En esa circunstancia, el envilecimiento de la representación ha originado que, en los hechos, el poder se concentre formalmente en los partidos –que no son ajenos a la poderosísima influencia del poder “metainstitucional” del sector económico y, muy principalmente, de los medios masivos de comunicación- que se convierten así, en el mejor de los casos, en promotores de posiciones ideológicas casi siempre irreductibles, cuando no en custodios de los intereses de los poderes fácticos, de los que se convierten frecuentemente en socios.

Por eso la política, que debiera ser un ámbito de todos y para todos, se aleja cada vez más de los ciudadanos, con un doble efecto, igualmente pernicioso en sus dos facetas: por una parte, se anula la capacidad de portar los intereses, convicciones y valores de ellos al mosaico de muestras representativas que debieran ser los poderes parlamentarios –legislativos, se dice comúnmente- y por la otra, los ciudadanos se alejan de la política, actividad que afecta sus vidas cotidianas de manera trascendental.

Ese desinterés ciudadano provoca que la llamada “clase política” se adueñe de la cosa pública y haga de ella y con ella lo más conveniente a los propósitos de quienes pertenecen a tal “clase”, haciendo que las negociaciones se lleven a cabo al interior de grupos encuadrados en ese sector social, aunque –se han sofisticado los procedimientos de control social- siempre se les dé un cariz de apertura democrática de la que, en realidad, carecen.

Lo peor de todo es que, esa argucia desarrollada desde el siglo XIX, pero llevada en el siglo XX a niveles de excelsitud, ha llegado a arraigarse en las nuevas generaciones de políticos de tal manera que aun parecen creer realmente en sus bondades y, por lo tanto, hasta alardean de ella, sin que desde la hoy llamada “sociedad civil” –una noción nacida en el marxismo que encanta a las derechas- poco efectiva ha sido por lo general la reacción, si alguna ha habido.
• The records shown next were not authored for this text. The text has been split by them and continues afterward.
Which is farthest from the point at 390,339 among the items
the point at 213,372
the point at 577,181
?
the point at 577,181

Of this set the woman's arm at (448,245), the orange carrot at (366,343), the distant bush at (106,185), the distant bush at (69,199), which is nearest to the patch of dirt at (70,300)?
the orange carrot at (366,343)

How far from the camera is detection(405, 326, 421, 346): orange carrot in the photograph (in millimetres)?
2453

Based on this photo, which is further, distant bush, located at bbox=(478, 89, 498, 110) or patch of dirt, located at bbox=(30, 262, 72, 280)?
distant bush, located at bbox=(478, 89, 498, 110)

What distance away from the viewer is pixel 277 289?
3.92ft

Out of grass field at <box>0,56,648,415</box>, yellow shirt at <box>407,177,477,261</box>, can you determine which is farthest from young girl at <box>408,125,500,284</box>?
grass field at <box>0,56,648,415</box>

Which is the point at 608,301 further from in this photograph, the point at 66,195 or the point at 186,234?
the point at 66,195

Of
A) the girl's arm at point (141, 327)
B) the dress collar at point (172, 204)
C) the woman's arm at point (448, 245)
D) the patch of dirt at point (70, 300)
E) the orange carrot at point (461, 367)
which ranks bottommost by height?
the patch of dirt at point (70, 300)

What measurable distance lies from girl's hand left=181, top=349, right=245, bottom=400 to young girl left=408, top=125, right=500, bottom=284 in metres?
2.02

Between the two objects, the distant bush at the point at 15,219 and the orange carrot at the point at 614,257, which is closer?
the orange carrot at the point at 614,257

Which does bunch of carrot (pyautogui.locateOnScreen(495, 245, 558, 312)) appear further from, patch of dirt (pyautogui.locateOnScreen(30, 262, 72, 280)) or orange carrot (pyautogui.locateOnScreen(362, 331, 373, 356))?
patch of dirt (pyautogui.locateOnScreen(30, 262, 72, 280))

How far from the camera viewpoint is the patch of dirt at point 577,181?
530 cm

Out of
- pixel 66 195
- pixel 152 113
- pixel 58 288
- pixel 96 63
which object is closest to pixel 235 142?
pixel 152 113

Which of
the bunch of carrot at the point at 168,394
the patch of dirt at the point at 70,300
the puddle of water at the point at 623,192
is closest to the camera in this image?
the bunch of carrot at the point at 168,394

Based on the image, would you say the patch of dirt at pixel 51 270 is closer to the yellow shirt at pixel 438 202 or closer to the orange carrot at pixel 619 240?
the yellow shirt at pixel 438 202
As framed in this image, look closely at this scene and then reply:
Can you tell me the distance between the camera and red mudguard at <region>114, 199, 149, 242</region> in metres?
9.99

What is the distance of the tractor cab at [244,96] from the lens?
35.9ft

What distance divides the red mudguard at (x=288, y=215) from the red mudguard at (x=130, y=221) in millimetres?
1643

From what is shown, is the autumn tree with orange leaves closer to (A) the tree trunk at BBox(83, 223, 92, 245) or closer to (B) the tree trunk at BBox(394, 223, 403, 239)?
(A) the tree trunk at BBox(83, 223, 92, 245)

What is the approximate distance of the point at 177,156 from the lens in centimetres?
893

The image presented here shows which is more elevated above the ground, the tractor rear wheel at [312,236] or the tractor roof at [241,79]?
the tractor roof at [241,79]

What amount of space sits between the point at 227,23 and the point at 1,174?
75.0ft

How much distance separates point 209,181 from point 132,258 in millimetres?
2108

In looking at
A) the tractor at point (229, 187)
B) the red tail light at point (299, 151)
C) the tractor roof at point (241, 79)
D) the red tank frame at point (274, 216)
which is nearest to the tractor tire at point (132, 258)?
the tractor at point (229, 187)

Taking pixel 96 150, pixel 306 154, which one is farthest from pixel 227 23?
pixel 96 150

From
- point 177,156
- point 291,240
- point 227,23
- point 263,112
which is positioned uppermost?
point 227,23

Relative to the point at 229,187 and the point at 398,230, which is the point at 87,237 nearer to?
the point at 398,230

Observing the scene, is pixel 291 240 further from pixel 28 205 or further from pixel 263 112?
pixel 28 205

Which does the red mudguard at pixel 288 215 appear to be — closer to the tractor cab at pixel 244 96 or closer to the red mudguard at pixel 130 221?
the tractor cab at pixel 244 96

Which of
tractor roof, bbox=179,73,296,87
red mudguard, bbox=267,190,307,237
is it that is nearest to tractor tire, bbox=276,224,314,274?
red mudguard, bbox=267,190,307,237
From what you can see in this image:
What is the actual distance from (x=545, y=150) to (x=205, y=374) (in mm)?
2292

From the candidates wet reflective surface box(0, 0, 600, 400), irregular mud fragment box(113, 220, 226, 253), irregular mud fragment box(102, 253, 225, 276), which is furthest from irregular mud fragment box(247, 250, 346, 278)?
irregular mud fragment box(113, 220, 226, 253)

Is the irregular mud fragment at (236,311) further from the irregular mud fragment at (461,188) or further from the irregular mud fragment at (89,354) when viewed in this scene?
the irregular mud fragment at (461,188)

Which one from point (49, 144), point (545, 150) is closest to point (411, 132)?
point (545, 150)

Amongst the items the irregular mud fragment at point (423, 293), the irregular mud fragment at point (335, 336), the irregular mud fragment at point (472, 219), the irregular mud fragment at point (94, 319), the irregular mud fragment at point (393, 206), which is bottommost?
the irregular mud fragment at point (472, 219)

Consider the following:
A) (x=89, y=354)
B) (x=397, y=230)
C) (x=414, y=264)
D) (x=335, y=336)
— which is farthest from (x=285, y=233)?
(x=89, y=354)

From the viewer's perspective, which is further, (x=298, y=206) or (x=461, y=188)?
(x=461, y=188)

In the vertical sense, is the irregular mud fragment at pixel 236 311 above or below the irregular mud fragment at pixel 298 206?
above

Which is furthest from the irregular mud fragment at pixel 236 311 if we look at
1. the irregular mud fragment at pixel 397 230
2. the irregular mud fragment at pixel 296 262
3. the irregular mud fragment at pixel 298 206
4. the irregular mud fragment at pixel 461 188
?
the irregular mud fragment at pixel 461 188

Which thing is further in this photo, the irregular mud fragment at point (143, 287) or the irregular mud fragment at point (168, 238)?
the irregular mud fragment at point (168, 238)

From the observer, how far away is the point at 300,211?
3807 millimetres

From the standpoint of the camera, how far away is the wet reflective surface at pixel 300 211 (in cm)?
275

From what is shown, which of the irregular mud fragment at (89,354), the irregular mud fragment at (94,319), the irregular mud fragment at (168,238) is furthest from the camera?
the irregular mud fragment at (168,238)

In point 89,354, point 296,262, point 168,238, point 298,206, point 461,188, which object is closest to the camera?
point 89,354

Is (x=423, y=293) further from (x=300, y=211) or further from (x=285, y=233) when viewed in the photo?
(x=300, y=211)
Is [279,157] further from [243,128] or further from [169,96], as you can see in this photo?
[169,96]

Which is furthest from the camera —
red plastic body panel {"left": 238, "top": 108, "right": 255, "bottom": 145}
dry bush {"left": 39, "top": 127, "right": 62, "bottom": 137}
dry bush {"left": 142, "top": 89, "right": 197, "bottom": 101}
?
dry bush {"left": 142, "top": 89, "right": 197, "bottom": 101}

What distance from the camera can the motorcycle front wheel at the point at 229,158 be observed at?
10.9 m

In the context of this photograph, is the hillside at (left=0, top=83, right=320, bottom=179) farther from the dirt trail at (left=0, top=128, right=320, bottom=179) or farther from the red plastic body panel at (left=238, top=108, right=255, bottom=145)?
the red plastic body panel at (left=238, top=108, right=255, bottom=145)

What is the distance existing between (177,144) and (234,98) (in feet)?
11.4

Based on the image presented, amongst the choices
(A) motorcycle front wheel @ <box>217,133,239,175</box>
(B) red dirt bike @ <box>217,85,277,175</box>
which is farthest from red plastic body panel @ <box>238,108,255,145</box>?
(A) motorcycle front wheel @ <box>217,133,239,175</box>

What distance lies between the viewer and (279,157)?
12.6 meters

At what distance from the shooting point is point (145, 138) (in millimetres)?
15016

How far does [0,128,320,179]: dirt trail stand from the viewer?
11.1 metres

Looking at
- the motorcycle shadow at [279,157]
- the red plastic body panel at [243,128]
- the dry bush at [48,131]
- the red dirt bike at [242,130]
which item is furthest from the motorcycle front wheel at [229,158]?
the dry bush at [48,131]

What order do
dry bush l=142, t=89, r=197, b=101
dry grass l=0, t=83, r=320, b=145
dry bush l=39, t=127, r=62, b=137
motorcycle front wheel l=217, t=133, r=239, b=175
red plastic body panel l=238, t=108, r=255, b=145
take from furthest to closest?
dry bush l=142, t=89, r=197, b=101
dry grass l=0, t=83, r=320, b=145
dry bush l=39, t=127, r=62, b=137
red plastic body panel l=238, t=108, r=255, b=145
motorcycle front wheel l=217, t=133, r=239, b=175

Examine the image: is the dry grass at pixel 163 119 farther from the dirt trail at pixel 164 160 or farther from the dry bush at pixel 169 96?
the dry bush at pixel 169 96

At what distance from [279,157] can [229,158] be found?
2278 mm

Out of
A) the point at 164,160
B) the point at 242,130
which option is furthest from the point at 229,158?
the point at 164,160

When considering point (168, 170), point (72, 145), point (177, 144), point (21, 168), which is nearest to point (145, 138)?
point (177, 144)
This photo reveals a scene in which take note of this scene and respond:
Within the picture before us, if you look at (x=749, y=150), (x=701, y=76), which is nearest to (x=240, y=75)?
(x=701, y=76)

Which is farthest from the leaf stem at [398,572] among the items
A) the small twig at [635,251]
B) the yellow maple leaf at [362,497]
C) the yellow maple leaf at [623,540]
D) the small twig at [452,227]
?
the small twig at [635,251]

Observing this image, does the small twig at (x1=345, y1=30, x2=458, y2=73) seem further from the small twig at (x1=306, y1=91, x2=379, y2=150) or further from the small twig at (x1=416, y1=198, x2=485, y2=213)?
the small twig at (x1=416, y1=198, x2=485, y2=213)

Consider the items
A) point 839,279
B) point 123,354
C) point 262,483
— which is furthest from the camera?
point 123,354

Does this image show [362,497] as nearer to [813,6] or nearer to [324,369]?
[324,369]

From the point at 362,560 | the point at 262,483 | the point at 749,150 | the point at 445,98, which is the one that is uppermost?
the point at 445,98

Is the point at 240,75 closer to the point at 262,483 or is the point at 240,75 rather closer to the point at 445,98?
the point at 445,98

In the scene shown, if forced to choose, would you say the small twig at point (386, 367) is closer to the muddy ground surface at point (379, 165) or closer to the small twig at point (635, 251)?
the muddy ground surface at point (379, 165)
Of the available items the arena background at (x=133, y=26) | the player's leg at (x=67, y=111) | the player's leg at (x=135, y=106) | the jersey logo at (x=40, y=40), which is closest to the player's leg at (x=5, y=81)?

Nadie niega la bondad de los acuerdos políticos en beneficio del interés general –la garantía de las libertades y derechos fundamentales es su meollo- pero es evidente la anomalía democrática consistente en que una de las ramas del poder público –el Ejecutivo federal- suscriba, en un “estado de derecho”, con las cabezas de los tres partidos mayoritarios, nada más, un pacto en el que se contengan los acuerdos torales para la definición de políticas públicas de alcance nacional, a pesar de que en muchos aspectos, constitucionalmente establecidos, requieran ellas del concurso de un congreso plural –“gobierno de las mayorías, CON RESPETO DE LAS MINORÍAS” es la democracia- o sean propias del régimen interior de los estados.

La marginación de los poderes legislativos –federal y locales- el desdén por las minorías e ignorar los espacios de “régimen interior de los estados”, violentando las instituciones constitucionales, me parece grave y tal vez un augurio no muy halagüeño. Ojalá me equivoque.



Xavier Díez de Urdanivia

Xavier Díez de Urdanivia es abogado (por la Escuela Libre de Derecho) Maestro en Administración Pública (por la Universidad Iberoamericana) y Doctor en Derecho (por la Universidad Complutense, Madrid). Ha ejercido diversas funciones públicas, entre las que destacan la de Magistrado del Tribunal Superior de Justicia de Coahuila, del que fue Presidente entre 1996 y 1999, y Abogado General de Pemex. Ha publicado varios libros y muy diversos artículos en las materias que constituyen su línea de investigación, e impartido conferencias, seminarios y cursos sobre las mismas. Actualmente es profesor de tiempo completo en la Facultad de Jurisprudencia de la Universidad Autónoma de Coahuila, donde imparte cátedra e investiga en materia de Derecho Constitucional, Teoría y Filosofía del Derecho y Teoría Política. También es colaborador de la página editorial de Zócalo y de Cuatro Columnas (de la Ciudad de Puebla), y lo ha sido del Sol del Norte y El Diario de Coahuila, así como de los noticieros del Canal 7 de televisión de Saltillo, Coah.